This discussion has been locked.
You can no longer post new replies to this discussion. If you have a question you can start a new discussion

QOS recommendations to combat bufferbloat

I have a network at home with 3 VLANS and wired into an Atom based appliance running Sophos XG Home.  The traffic on the network is a mixture of IOT, Windows 10, Server 2022 and such.  Netflix, Amazon Prime, etc. for family internet usage.

Connection is Virgin 100/10 cable connection, are there general QOS recommendations for applying against rules etc?  Bufferbloat is a problem on the connection, but traffic shaping rules haven't been enabled as of yet.

Speed isn't the issue, it's latency..



This thread was automatically locked due to age.
Parents
  • The documentation isn't as clear as it could be and I made some observations based on my experience in another thread that you might find helpful: https://community.sophos.com/sophos-xg-firewall/f/discussions/133871/traffic-shaping-q-about-total-bandwidth-etc

    It's also not clear to me that QoS on your firewall can mitigate download buffer bloat very well, depending on your ISP and the task at hand. With IPv4 there are only indirect mechanisms for throttling the far end, which don't work under all circumstances. Also, you may be trading off maximum download speed for lower/more-consistent latency. In my case, that's a bad tradeoff. If I was in a household with 4 people streaming high-def video while I'm trying to play a high-twitch game, it would matter. But it would also slow me down during the day doing large uploads/downloads -- as far as my experiments indicate.

    None the less, I have set things up using clientless users, as Prism recommended above -- and even if you're not doing QoS, it's the way to organize lots of stuff in SFOS -- and in my case giving priority to certain streaming clients and applications, and I get an A on the buffer bloat test. It's much higher (in +ms) than Prism's screenshot above but I get checkmarks on everything except low-latency gaming (which I don't do).

  • Thank you for this information. Cake, in particular, tries to make this simple, but it really helps, since most networks are very asymmetric, to be able to control both the download and upload. Usually it's the upload that's the biggest problem. If you can't do those things separately, you are not going to see much benefit.

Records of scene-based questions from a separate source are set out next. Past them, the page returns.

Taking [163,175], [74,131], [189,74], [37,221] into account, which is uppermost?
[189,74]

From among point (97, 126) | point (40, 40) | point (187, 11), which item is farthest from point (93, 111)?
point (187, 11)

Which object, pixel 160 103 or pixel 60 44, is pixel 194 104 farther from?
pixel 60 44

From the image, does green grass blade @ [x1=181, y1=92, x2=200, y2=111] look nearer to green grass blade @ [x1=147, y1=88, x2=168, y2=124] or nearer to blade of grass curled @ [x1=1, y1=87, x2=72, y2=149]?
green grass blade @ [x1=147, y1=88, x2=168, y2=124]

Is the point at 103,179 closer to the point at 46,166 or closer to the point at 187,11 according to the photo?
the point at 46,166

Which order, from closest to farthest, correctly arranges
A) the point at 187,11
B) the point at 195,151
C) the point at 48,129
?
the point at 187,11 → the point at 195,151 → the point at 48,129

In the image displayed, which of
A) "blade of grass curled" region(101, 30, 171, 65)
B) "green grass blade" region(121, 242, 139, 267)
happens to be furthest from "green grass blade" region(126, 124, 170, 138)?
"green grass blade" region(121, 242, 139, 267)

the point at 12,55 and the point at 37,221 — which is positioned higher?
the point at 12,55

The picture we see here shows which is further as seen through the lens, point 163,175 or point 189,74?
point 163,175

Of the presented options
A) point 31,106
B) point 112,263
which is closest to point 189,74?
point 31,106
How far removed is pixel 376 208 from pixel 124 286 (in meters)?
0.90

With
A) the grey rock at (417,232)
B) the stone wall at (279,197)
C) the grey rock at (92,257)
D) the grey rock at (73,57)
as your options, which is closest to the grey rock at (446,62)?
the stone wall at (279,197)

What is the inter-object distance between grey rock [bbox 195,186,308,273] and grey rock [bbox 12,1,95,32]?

    cake essentially only needs a "bandwidth" parameter to make things work better (up and down). It does per host fair queuing, which makes doing detailed rules less necessary, and diffserv (or other) forms of prioritization for the few other things that might need it. It is a successor the the htb+fq_codel based sqm-scripts.

  • according to @Prism 's post you can set up and down separately. htb+fq_codel is pretty good, but his report is sooooo good, it looks to me like it's cake. :) I am one of the authors of both subsystems. Anyway, some doc on cake: https://arxiv.org/abs/1804.07617

Reply Children
  • You can set the limits in the policies separately. However, my experiments indicate that the overall bandwidth number that you specify in the main settings is used and it is a single number not an up and a down. And if I set it low enough that I have Prism-like buffer bloat it seriously degrades my maximum download speed.

    This could be because I'm leaning on a default somewhere instead of specifying every possible thing explicitly, but it is what I found. As I said, I get an A on that test and also get max download speeds. In my use case it works.

    I'm also a bit skeptical of buffer bloat tests which use ping, since pings are often dropped or lowest-priority, so "buffer bloat" could simply be your system working properly and prioritizing actual traffic over pings. At least I wonder about that being the case.

  • However, my experiments indicate that the overall bandwidth number that you specify in the main settings is used and it is a single number not an up and a down

    If your talking about the main QoS settings then don't use It, set It at the highest limit possible "2560000" and only use custom QoS policies, doing this fixed almost all issues I've had with traffic shaping.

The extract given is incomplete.